→ Reading text
Wearing Someone Else’s Face: Biometric Technologies, Anti-spoofing and the Fear of the Unknown

Pages 223-240 | Published online: 24 Mar 2020
 

ABSTRACT

Spoofing denotes attempts to cheat biometric technologies with artefacts (e.g. fake fingers, masks). This way of circumventing biometric systems has recently generated great interest in the line of work known as ‘anti-spoofing’, which is responsible for developing counter measures. Part of the work of biometric laboratories revolves around identifying imaginable spoofs and spoofers and developing technologies that can detect real from fake bodies. Based on fieldwork among researchers in a biometric lab and at at international conferences where policy-makers, security officials and industry discuss biometric technologies, the article shows how the figure of the spoofer epitomizes certain concerns and brings with it particular types of practices and threat scenarios. Biometric technologies, it is argued, are constantly changing shape in response to the imagined, potential threats embodied by the spoofer in, for example, state security contexts and at borders, where fears of the potential consequences of uncontrolled migration, terrorism and global crime prevail.

→ Listing

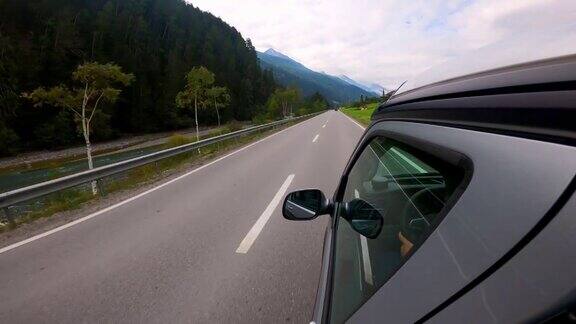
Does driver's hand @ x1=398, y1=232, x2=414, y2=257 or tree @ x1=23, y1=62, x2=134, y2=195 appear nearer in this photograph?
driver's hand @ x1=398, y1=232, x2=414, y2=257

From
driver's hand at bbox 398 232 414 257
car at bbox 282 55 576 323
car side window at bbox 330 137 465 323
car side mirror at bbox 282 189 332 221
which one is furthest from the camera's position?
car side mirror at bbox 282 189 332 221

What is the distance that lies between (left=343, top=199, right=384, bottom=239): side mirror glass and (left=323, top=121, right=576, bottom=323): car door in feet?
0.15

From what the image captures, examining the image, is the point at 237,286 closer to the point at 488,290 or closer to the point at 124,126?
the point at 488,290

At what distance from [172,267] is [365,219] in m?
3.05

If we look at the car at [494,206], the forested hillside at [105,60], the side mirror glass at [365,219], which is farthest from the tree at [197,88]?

==

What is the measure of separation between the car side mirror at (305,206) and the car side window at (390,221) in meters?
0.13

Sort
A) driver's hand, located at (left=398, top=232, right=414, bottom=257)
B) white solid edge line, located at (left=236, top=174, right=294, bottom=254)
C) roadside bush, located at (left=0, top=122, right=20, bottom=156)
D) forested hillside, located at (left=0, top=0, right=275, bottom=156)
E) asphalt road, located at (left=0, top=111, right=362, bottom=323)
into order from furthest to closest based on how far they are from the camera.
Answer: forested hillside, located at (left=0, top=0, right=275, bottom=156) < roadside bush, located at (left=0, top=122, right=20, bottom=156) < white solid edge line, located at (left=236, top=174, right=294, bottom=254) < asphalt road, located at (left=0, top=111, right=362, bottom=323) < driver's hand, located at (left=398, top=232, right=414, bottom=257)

→ Exercise directions
Rewrite the abstract paragraph that begins "Spoofing denotes attempts" as a short bulleted list that keeps its main facts.

→ Written reply
- Spoofing means trying to cheat biometric technologies with artefacts such as fake fingers or masks.
- It has recently drawn strong interest in the field of "anti-spoofing," which develops countermeasures.
- Biometric laboratories work partly on identifying imaginable spoofs and spoofers and on building technologies that tell real bodies from fake ones.
- The article draws on fieldwork among researchers in a biometric lab and at international conferences where policy-makers, security officials and industry discuss biometric technologies.
- It shows how the figure of the spoofer embodies certain concerns and brings particular practices and threat scenarios with it.
- It argues that biometric technologies keep changing shape in response to imagined, potential threats embodied by the spoofer, for example in state security and at borders, where fears of uncontrolled migration, terrorism and global crime prevail.